Other advantages, too, might arise from such a plan. In the first place production would be greatly cheapened, by the exclusion of all middlemen. Everyone realizes how much could be saved by government organization of production. All technical and organizational improvements of the war period would be applied. It would do away with the problem of unemployment insurance. Wages could be regulated; for against this powerful employer labor unions would be powerless, even if they were permitted to exist. It would mean for the workers increased dependence; would mean greater curtailment of their personal freedom, than was possible under private ownership. National ownership of large branches of industry is synonymous with their militarization. Unquestionably, the ruling class fears the day after the war, when military dictatorship, war laws, press censorship and the state of siege have become things of the past. The militarization of the national industrial forces will present itself as the most effective means of keeping great masses in harness, and curbing their desire for political opposition.
To the proletariat this state socialism can mean only an aggravation of its sufferings and increased pressure upon the burden of life. Notwithstanding this, it is to be expected that a large part of our Social Democracy will not oppose this plan but will lend it its heartiest support. Their old ideals make them the prisoners of this new system of national exploitation.
Even before the war every proposal to pluck the consumers by new monopolies was heralded as a beginning of socialism, which deserved our heartiest support! Socialism is not based upon national ownership, but upon the strength, the might of the proletariat. In the past the conceptions of socialism and state industries have been hopelessly confused in the minds of our Social Democracy; in the future, this party will face the state socialist plans for the increased enslavement of the working class, with neither mental weapons nor a clearly defined attitude.
To the revolutionary wing of the socialist movement belongs the duty to strike the first blow at these new and dangerous shackles upon the proletarians. The fight against state socialism will bring in its wake a radical clarification of ideas concerning the relations between the proletariat and the new imperialism.
It will usher in a period of new, practical conflict. As the new, imperialistic state more and more unmistakably assumes the guise of oppressor and exploiter the proletariat will see in the nation its great enemy, against whom it must fight, before all others, by means of mass action.

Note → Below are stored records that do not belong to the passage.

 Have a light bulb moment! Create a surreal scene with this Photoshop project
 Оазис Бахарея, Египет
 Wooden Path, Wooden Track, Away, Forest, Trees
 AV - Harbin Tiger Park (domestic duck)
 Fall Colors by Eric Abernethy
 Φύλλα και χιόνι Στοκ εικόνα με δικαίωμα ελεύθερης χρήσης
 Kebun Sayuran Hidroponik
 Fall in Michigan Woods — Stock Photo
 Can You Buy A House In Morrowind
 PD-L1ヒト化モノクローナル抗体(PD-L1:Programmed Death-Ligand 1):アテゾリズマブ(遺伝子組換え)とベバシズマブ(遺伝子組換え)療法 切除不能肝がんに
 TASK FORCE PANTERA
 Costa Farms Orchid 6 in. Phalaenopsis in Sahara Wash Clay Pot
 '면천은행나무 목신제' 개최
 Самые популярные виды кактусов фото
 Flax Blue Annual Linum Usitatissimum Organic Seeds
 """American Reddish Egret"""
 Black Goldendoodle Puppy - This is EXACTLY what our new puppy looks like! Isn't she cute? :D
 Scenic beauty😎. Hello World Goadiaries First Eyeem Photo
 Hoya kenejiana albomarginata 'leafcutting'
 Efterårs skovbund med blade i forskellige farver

And the Kautsky tradition, that we must preserve the state in order to use it for our own purposes, will be practically shattered. third cause of coming oppression and new conflict will come to the working class out of the war. The nations of Europe will emerge from this war burdened with enormous debts. War loan has followed war loan, until the war debts of the belligerent nations amount, already, to more than two hundred billions. National economists and statesmen everywhere are asking the question: Where shall we raise the billions necessary to pay the interest? Where can we raise new taxes. In the parliaments, in spite of civil peace, class is fighting class, on the tax question.
Every class tries to push the burde off on to the shoulders of the other; yet they all know that all must suffer, that it is at best but a question of who shall assume the greater, and who the lesser burden.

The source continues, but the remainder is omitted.